If the NHL is so positive that bloggers can only help the league, then why are so many teams finding it difficult to follow suit? Are they just too scared to bring in a new type of media that can't be controlled as easily?
As a blogger and website columnist for over ten years who also studies the ins and outs of journalism on a daily basis, I understand why this is such a problem for many clubs. Every team has a certain newspaper, magazine or website that is given press capabilities for every game their club plays. Just like any business, there is always money involved in some indirect way that might make some writers and editors think twice about publishing something that chastises a player or coach's decision.

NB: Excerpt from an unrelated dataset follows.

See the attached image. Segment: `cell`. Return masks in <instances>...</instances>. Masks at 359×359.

With bloggers, it is more of a free-range market. The blogger may realize that the press pass was given as a privilege to that particular blogger, but that probably won't hinder him enough to keep his mouth shut when it comes to negativity. Many bloggers do not have a boss of any kind to answer to, so their opinion free-flows a lot easier than a typical media writer's thoughts would.

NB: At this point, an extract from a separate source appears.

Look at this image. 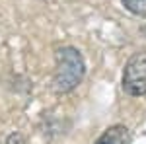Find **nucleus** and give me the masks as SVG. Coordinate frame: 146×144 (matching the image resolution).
Here are the masks:
<instances>
[{"mask_svg":"<svg viewBox=\"0 0 146 144\" xmlns=\"http://www.w3.org/2000/svg\"><path fill=\"white\" fill-rule=\"evenodd\" d=\"M56 68L53 76V90L56 94H66L82 82L86 74L84 58L74 47H62L56 51Z\"/></svg>","mask_w":146,"mask_h":144,"instance_id":"f257e3e1","label":"nucleus"},{"mask_svg":"<svg viewBox=\"0 0 146 144\" xmlns=\"http://www.w3.org/2000/svg\"><path fill=\"white\" fill-rule=\"evenodd\" d=\"M123 90L129 96L146 94V51H138L125 64Z\"/></svg>","mask_w":146,"mask_h":144,"instance_id":"f03ea898","label":"nucleus"},{"mask_svg":"<svg viewBox=\"0 0 146 144\" xmlns=\"http://www.w3.org/2000/svg\"><path fill=\"white\" fill-rule=\"evenodd\" d=\"M94 144H131V133L123 125H113Z\"/></svg>","mask_w":146,"mask_h":144,"instance_id":"7ed1b4c3","label":"nucleus"},{"mask_svg":"<svg viewBox=\"0 0 146 144\" xmlns=\"http://www.w3.org/2000/svg\"><path fill=\"white\" fill-rule=\"evenodd\" d=\"M121 2L131 14L146 18V0H121Z\"/></svg>","mask_w":146,"mask_h":144,"instance_id":"20e7f679","label":"nucleus"}]
</instances>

But could bloggers not also be taken as a positive as well? Fans who blog are usually very passionate followers of that team. They want their opinion to be heard, but also for it to come out as logical and precise as possible, so as to not sound like a buffoon who just runs his mouth at the first sight of trouble on the ice. These fans watch the game differently than a coach or manager; they don't have any financially invested interest in the success of the team. Will they lose their job if the club is not performing to the best of its abilities? No. Many bloggers make very educated suggestions in their blogs that coaches or managers may not have thought about, since they are seeing it in a different light. A good sports blogger is someone who follows their own personal code of ethics, but also portrays the voice of the die-hard fans in an easy-to-understand written format. Being a fan and a new-school journalist is a big responsibility that the serious sports blogger understands.
Blogging has become a new form of media that cannot be ignored anymore. Many people, including those on Twitter and Facebook, rely on bloggers to get the scoop out and throw in some analysis. To hide these people from the press-room and locker rooms would only keep the NHL hidden from the sports world, which is a trend that we have seen go on for far too long. Embracing bloggers would only help get the word out about the game. By adding more media coverage, the word of the game would grow and soon enough NHL bloggers would blanket the search engines and news archives all over the internet. When taking this into consideration, how can giving bloggers a chance be a negative?
Tim Tebow will still be asked for autographs. New media members will still be kicked out of stadiums and arenas. They will still have their credentials revoked, and they will still make headlines for years to come. But the media is evolving and to try and slow it down is barbaric. Accidents will happen and mistakes will be made, but that is all a part of the process.
Bloggers are the media nowadays, it's just impossible to tell when we will be recognized for it.